■ **QUOTED PASSAGE**
Index | Thread | Search

From:
Vitaliy Makkoveev <mvs@openbsd.org>
Subject:
Re: tcp output MP fixes
To:
Alexander Bluhm <bluhm@openbsd.org>
Cc:
tech@openbsd.org
Date:
Wed, 6 Nov 2024 14:40:16 +0300

Download raw body.

Thread
On Wed, Nov 06, 2024 at 11:50:03AM +0100, Alexander Bluhm wrote:
> Hi,
> 
> Next goal is running TCP socket layer with shared netlock.  I went
> through tcp_output() and looked for MP races.  Mostly documentation
> and small fixes.
> 
> I am not sure about sbchecklowmem().  For MP safety we must serialize
> calls to m_pool_used() and protect sblowmem with a mutex.  In
> practice not much can ever go wrong.  I have chosen mtx_enter_try()

■ **TASK LIST**
a. According to the tcp output message, why must calls to m_pool_used() be serialized and sblowmem be protected with a mutex?
b. From the tcp output message, echo the part that opens with the words containing "Index | Thread" and closes with "Download raw body.".

[Records of spatial reasoning questions]
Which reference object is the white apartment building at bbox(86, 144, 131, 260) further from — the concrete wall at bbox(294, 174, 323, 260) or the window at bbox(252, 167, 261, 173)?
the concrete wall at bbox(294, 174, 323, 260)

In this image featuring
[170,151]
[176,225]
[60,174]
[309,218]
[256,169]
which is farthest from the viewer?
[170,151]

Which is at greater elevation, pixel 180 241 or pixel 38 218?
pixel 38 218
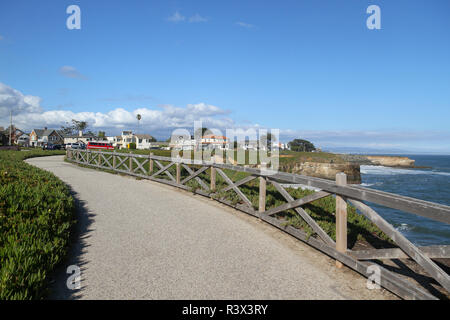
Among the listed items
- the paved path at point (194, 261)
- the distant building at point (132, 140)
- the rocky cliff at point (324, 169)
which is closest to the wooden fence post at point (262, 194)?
the paved path at point (194, 261)

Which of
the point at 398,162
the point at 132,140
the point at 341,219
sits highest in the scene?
the point at 132,140

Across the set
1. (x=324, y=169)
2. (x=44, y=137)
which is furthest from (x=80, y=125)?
(x=324, y=169)

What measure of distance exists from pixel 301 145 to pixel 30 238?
124961mm

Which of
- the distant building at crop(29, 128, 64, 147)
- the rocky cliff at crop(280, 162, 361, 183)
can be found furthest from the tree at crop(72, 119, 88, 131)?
the rocky cliff at crop(280, 162, 361, 183)

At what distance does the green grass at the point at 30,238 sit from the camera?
311 centimetres

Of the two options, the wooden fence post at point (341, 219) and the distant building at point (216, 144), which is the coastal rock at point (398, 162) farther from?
the wooden fence post at point (341, 219)

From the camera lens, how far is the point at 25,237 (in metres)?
4.13

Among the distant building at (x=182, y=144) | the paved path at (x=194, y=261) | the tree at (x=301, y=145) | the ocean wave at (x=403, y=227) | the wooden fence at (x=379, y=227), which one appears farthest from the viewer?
the tree at (x=301, y=145)

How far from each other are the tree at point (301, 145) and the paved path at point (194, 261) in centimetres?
11488

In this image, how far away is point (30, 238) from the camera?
411cm

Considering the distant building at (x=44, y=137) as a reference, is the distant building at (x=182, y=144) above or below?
below

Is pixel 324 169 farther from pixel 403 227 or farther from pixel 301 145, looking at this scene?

■ **SOLUTIONS BELOW**
a. Both are required for MP safety. The message adds that in practice not much can ever go wrong there.

b.
Index | Thread | Search

From:
Vitaliy Makkoveev <mvs@openbsd.org>
Subject:
Re: tcp output MP fixes
To:
Alexander Bluhm <bluhm@openbsd.org>
Cc:
tech@openbsd.org
Date:
Wed, 6 Nov 2024 14:40:16 +0300

Download raw body.